Objective »
Pick out each line in the material that contains the word "Considering" and copy those lines. Capitalization matters, so only lines with the same case count.

Input for this task »
============

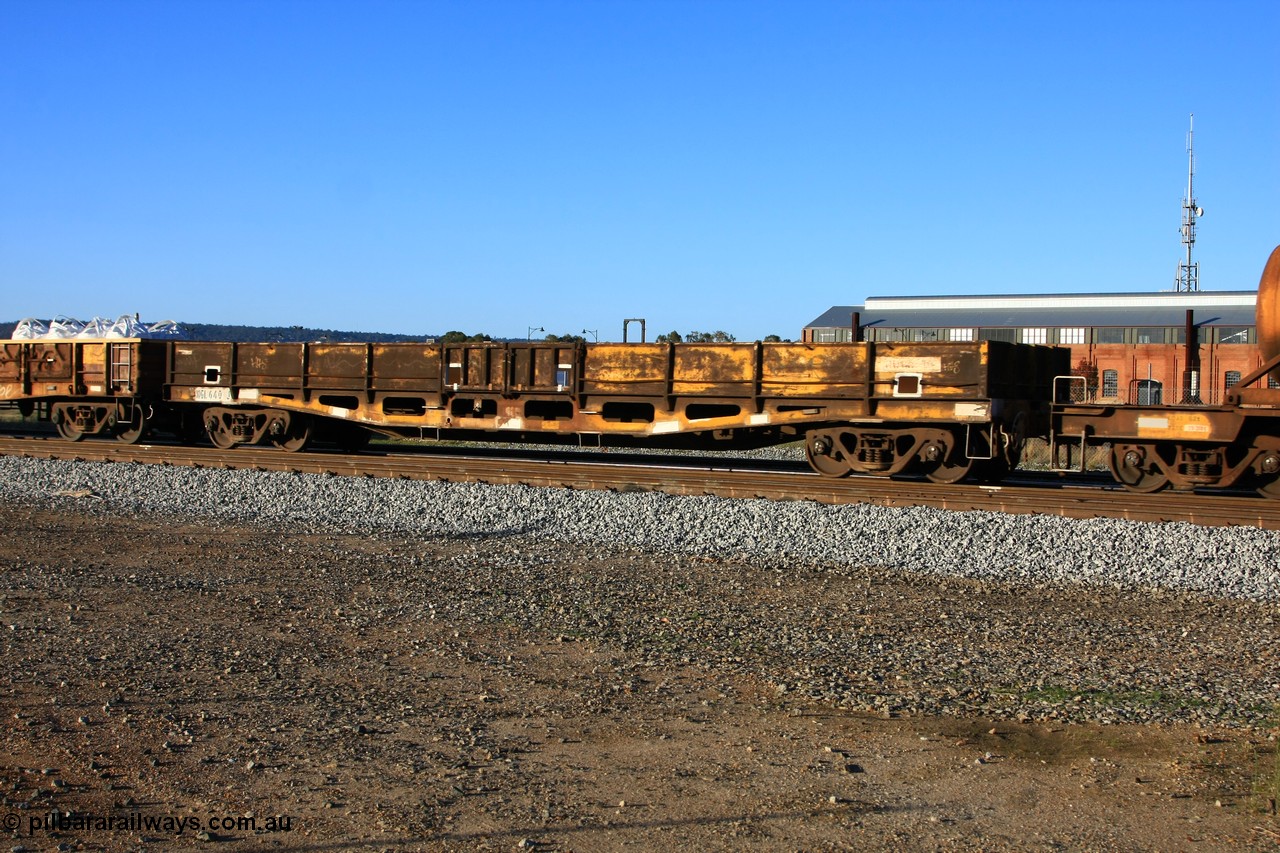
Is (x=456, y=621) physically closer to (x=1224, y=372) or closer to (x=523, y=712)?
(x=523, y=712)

============

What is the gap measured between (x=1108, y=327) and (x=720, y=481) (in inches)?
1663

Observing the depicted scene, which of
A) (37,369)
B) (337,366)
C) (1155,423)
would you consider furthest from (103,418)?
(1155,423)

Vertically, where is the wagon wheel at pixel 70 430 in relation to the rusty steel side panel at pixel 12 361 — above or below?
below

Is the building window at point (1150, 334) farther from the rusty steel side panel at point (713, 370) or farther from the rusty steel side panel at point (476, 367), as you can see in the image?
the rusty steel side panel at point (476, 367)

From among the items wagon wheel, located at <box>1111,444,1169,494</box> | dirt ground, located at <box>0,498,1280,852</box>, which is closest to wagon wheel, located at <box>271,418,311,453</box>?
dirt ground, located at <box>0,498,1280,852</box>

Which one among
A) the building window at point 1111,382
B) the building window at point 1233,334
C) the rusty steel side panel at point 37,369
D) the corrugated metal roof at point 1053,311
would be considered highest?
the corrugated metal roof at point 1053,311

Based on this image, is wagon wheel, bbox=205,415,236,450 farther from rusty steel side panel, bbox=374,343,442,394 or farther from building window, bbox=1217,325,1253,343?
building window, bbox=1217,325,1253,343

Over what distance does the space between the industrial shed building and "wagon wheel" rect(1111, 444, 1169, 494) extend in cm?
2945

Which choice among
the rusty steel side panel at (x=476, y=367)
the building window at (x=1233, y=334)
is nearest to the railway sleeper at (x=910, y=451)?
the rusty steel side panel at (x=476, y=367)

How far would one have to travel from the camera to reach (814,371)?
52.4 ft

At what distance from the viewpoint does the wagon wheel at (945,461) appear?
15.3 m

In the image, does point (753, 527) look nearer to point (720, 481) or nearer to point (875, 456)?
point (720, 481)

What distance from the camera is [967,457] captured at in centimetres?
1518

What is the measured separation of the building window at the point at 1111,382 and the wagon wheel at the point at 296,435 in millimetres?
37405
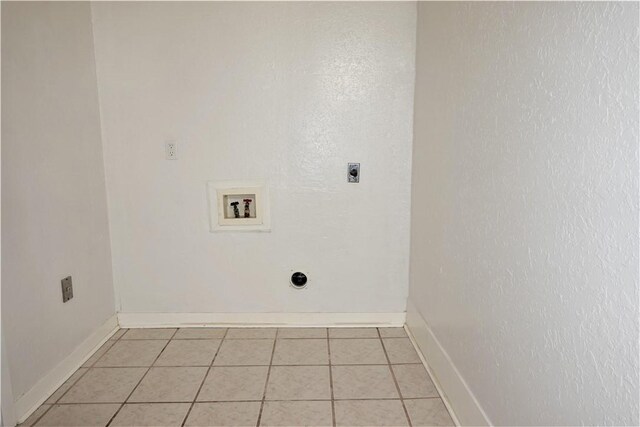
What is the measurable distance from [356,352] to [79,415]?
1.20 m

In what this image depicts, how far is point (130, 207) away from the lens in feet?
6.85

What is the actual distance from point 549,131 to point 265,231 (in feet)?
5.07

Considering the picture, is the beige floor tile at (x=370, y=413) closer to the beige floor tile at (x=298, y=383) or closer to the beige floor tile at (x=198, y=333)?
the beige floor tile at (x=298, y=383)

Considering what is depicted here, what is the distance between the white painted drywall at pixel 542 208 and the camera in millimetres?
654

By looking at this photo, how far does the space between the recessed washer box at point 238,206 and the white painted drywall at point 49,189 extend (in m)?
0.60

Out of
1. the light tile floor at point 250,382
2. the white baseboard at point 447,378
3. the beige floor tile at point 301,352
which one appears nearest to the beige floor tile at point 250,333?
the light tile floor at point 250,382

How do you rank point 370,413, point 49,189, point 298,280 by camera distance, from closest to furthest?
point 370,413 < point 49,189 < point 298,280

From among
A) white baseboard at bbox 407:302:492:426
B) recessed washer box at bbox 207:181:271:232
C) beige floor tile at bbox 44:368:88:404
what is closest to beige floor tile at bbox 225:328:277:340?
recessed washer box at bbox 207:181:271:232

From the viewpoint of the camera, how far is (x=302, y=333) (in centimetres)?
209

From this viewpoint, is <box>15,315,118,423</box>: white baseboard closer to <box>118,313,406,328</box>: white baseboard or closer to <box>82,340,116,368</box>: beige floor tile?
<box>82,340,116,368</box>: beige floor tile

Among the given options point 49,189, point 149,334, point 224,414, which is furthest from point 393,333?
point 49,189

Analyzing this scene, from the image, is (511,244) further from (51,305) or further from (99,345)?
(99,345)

============

Correct response »
Considering the picture, is the beige floor tile at (x=370, y=413) closer to the beige floor tile at (x=298, y=383) or closer to the beige floor tile at (x=198, y=333)?
Considering what is depicted here, what is the distance between the white painted drywall at pixel 542 208 and the camera in millimetres?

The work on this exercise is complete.